## Task to complete
Whenever the string "common" turns up in a line below, that line should be copied.

Records contained in a dataset:
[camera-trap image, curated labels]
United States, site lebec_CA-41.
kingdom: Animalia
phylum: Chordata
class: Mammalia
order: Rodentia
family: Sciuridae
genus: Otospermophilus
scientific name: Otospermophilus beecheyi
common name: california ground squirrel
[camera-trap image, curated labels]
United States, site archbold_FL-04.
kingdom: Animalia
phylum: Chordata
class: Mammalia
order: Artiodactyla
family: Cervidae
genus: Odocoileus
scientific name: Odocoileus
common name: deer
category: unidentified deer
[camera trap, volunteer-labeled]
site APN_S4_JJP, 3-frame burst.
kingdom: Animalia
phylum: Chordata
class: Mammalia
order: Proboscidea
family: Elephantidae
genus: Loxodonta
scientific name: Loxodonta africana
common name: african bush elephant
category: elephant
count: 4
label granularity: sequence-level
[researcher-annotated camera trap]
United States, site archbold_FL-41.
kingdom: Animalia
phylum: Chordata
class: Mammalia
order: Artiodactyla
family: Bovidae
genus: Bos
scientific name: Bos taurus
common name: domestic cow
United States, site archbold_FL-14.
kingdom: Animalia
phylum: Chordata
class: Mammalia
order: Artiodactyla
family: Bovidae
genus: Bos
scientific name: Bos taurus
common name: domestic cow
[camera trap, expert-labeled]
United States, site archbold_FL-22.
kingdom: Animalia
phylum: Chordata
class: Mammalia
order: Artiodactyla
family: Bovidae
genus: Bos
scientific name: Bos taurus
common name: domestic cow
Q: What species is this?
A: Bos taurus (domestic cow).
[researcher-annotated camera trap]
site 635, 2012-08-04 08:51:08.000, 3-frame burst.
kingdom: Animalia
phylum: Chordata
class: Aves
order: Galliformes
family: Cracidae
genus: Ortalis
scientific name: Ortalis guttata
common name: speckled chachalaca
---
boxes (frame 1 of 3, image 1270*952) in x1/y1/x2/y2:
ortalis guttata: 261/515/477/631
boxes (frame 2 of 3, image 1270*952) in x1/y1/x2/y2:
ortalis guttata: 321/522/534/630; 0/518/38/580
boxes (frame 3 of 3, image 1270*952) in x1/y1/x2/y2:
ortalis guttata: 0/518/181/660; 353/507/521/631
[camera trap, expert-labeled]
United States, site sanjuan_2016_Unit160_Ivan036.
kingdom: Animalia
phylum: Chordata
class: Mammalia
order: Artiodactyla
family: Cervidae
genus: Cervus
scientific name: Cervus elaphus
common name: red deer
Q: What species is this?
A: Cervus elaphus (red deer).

## Exercise answer
common name: california ground squirrel
common name: deer
common name: african bush elephant
common name: domestic cow
common name: domestic cow
common name: domestic cow
common name: speckled chachalaca
common name: red deer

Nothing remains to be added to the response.